Der Kläger begehrt nun die Verurteilung der Beklagten
1. zur Angabe jener Fahrnisse und Vermögenswerte, die sie als zum Nachlaß seiner Mutter oder seines Vaters gehörend in Verwahrung hat, und derjenigen, die Eigentum des Klägers darstellen und in der elterlichen Wohnung verblieben sind,
2. zur Angabe des Erlöses oder des Verbleibens gewisser namentlich angeführter Gegenstände, die zum Nachlaß der Mutter des Klägers gehören,
3. zur Angabe dessen, was ihr sonst von jenen Fahrnissen und Vermögenswerten, namentlich Sparbüchern und Wertpapieren oder Rentenleistungen, bekannt ist.
Das Erstgericht hat das Klagebegehren abgewiesen.
Das Berufungsgericht hat das Urteil des Erstgerichtes unter Vorbehalt der Rechtskraft aufgehoben und diesem neuerliche Entscheidung aufgetragen.
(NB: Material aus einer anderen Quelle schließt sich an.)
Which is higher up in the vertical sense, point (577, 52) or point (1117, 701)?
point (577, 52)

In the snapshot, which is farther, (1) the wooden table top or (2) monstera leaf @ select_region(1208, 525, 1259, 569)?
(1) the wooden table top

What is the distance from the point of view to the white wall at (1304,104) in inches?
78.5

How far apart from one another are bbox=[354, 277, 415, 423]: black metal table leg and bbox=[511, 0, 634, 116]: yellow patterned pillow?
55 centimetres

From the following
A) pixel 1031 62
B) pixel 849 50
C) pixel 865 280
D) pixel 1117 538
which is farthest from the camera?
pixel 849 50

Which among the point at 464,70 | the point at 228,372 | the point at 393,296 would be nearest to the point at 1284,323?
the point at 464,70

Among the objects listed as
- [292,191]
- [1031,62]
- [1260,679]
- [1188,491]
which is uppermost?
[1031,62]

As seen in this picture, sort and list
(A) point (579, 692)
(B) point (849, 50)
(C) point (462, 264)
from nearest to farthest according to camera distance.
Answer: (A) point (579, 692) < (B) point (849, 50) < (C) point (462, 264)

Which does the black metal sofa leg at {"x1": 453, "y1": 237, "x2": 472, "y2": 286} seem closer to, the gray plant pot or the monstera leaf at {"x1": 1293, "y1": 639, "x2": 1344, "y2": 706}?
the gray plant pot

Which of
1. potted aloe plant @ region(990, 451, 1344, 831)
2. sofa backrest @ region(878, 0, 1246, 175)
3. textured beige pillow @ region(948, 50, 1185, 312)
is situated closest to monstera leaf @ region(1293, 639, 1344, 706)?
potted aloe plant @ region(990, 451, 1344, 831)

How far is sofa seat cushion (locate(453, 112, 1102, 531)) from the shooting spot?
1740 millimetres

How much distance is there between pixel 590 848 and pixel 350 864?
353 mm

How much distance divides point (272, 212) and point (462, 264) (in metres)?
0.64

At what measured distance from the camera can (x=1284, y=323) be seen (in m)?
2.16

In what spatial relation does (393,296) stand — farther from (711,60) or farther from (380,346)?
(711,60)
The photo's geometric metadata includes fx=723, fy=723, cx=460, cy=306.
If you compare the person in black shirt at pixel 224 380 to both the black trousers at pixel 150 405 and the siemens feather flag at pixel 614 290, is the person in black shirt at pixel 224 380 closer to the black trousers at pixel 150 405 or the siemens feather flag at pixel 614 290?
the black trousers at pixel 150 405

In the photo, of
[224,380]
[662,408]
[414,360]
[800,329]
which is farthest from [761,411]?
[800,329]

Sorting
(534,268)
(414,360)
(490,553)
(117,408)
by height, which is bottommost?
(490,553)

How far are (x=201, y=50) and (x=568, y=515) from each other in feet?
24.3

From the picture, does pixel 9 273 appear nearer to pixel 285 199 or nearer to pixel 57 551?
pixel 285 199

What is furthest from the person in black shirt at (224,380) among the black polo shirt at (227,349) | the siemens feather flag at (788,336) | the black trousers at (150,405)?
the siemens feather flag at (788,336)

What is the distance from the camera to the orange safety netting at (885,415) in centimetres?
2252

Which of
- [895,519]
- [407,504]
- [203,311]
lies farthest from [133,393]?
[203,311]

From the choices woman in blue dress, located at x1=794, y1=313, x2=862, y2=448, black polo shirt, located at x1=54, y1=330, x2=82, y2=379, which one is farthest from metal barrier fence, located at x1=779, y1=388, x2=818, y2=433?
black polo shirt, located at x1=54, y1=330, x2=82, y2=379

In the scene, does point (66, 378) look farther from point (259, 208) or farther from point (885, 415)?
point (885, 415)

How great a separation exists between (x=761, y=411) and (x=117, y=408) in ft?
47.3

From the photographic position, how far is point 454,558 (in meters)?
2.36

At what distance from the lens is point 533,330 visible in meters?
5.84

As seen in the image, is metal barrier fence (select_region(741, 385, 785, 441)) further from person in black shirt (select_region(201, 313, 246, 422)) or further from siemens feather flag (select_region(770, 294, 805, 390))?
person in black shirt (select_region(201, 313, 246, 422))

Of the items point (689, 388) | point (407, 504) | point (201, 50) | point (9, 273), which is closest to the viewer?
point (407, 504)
Der Oberste Gerichtshof gab dem Rekurse der beklagten Partei nicht Folge.
Rechtliche Beurteilung
Begründung
Die Beklagte ist in die Wohnung der Eltern des Klägers eingezogen und hat damit zunächst die Mitgewahrsame, nach dem Tode des Vaters des Klägers die alleinige Gewahrsame an den in der früheren Wohnung der Eltern des Klägers befindlichen Gegenständen erlangt. Es trifft sie nun die Verpflichtung, sich hinsichtlich aller beim Tode des Vaters in der Wohnung befindlichen und nicht ihr Eigentum bildenden Gegenstände mit dem Kläger auseinanderzusetzen und die dem Kläger gehörigen Gegenstände auszufolgen. Es trifft sie auch die Verpflichtung, an Stelle etwa von ihr nach dem Tode des Vaters des Klägers veräußerter Gegenstände den erzielten Erlös der Auseinandersetzung zu unterziehen, ihn auszufolgen oder Ersatz für unentgeltlich veräußerte Gegenstände zu leisten. Für die Zeit von ihrem Einziehen in die Wohnung des Vaters des Klägers bis zum Tode dessen gilt dasselbe, soweit sie selbst vorhandene Gegenstände veräußert haben sollte die wie sie wußte, zum Nachlaß der Mutter oder dem Kläger gehörten. Soweit diese Verpflichtungen der Beklagten reichen, ist sie aber auch verbunden, dem Kläger die betreffenden Gegenstände bzw. den allenfalls dafür erzielten Erlös oder das Schicksal der Gegenstände bekanntzugeben (3 Ob 667/52). Sollte der Vater des Klägers Gegenstände, die zum Nachlaß der Mutter des Klägers oder dem Kläger selbst gehörten, veräußert und dem Kläger nichts davon mitgeteilt haben, so hätte er dies dem Kläger verheimlicht und die Beklagte wäre verpflichtet, dem Kläger über diese ihr bekannte Verheimlichung seitens des Vaters des Klägers Mitteilung zu machen, dies alles aber nur unter der Voraussetzung, daß es dem Kläger nicht schon ohnedies bekannt ist oder von ihm auf andere zuverlässigere und einfachere Weise in Erfahrung gebracht werden kann.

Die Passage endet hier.